When the temperature begins to plummet, weatherproofing your garden shed should be at the top of your winter maintenance to-do list. With most outdoor buildings constructed from wood, winter weather conditions can wreak havoc.
To protect your possessions or any gardening belongings, check for termites and leaks, and inspect for rust and corrosion if you own a metal shed. Your shed also needs proper insulation. Moreover, the flooring and windows need to be well-sealed and free from leaks to protect belongings from condensation and prevent water from getting in.
Store Your Tools & Equipment Properly
Your shed can accumulate heaps of clutter over the years. To prep your shed for the winter, this is the ideal time for you to sort out your gardening tools and outdoor equipment.
Toss any broken or unwanted items away to give some space to the things you want to add. You can either sell these or throw them away.
If you store any gardening supplies in your garden shed, such as soil or mulch, we advise storing them in waterproof bags or containers to prevent growth of mould.
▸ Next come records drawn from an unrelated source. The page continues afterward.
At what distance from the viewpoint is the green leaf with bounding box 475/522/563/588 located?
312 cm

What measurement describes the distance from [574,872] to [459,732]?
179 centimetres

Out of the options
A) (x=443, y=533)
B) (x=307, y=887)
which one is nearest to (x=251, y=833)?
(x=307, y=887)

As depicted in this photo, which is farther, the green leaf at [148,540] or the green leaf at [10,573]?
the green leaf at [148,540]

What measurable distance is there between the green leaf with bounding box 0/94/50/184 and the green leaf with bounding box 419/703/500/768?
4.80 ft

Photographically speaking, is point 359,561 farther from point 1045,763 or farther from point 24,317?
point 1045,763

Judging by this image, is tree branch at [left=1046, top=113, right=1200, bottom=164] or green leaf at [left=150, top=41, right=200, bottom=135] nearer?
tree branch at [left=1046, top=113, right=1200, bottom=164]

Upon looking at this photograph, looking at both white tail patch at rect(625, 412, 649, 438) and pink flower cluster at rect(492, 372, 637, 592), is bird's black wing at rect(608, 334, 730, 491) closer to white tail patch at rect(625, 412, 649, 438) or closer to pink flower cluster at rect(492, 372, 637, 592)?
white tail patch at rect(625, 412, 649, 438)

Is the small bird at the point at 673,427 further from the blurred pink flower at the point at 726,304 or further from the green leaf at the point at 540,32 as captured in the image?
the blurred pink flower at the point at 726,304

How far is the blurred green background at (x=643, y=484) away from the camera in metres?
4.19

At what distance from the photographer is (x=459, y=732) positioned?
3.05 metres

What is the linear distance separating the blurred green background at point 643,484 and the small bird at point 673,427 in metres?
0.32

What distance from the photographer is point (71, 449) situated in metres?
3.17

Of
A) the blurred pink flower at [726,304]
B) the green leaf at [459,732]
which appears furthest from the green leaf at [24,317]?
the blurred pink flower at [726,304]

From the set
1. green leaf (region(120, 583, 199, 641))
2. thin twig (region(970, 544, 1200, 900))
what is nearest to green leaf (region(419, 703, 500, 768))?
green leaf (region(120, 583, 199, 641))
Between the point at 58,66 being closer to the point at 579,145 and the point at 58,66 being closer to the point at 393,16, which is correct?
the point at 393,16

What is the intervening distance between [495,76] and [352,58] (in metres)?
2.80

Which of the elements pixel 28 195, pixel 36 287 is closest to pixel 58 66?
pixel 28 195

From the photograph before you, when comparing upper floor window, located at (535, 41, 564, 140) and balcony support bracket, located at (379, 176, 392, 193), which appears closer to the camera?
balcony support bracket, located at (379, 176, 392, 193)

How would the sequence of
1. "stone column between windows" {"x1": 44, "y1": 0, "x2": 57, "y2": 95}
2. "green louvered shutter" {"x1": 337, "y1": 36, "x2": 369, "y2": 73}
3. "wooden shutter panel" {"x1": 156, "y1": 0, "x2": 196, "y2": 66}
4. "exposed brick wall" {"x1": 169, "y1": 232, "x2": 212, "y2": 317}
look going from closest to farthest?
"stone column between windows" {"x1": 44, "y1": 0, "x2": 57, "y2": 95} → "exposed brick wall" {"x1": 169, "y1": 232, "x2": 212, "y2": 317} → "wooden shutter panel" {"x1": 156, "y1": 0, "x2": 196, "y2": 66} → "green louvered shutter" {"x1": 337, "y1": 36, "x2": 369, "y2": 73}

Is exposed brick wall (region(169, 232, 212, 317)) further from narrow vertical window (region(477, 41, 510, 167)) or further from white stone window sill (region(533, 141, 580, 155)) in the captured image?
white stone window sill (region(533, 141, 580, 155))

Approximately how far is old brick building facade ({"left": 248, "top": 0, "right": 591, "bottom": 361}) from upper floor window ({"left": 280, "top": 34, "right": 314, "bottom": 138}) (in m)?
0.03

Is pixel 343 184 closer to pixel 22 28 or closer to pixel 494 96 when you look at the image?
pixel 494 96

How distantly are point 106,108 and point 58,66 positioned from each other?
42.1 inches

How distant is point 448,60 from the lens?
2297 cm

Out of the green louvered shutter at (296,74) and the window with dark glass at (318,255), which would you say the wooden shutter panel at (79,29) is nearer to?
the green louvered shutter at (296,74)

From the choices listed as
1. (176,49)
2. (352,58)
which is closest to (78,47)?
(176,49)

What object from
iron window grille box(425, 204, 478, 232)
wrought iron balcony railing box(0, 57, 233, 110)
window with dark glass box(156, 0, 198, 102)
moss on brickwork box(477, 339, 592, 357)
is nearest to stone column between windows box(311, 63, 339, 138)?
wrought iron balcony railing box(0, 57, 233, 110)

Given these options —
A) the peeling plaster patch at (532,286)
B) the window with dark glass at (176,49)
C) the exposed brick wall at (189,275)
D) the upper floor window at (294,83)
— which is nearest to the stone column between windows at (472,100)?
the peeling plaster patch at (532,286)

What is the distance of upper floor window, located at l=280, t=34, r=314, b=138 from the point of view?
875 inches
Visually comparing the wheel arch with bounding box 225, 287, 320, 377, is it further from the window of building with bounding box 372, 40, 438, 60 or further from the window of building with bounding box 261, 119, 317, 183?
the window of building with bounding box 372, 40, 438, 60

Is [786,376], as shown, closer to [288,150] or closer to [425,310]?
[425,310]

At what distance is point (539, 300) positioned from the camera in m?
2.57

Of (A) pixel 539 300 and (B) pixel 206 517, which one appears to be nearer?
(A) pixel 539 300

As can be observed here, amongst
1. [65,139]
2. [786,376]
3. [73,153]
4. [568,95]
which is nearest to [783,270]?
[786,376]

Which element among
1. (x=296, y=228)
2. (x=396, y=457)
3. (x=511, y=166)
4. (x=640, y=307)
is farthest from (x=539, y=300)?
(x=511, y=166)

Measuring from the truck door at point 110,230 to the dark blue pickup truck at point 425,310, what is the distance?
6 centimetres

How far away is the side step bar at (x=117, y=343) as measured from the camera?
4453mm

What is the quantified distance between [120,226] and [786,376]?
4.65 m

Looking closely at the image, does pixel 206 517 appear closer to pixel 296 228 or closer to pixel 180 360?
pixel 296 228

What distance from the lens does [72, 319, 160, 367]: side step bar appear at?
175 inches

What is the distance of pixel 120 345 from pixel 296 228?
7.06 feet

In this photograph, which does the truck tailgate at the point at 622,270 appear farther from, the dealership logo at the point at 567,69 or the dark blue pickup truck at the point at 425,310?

As for your lawn mower, edger, and other bulky items, make sure any petrol reservoirs are empty before they’re put away for the winter.
You can also use tarp to cover your tools and garden supplies. This will prevent any dust from settling, so you don’t have to clean your equipment again next spring.
Check The Roof
Much like your home, inspecting the roof of your shed for any leaks is also important. If overlooked, the holes could let water drip inside your shed, which can potentially cause damage to your possessions inside.
If the shingles are damaged, then now is a good time to replace them. Keep in mind that your shed is only as durable as its weakest link. Hence, a soft shingle can lead to leaks and all kinds of other problems.
As we mentioned earlier, don’t forget to remove any snow or other debris from the roof as well. Not only will an accumulation of snow or other debris cause a weight issue, but the constant presence of moisture from the snow may also cause damage to your roof’s shingles as well. You can use a wide bristle broom to clear off the snow from your shed’s roof. Be sure to keep an eye out for it throughout the winter months.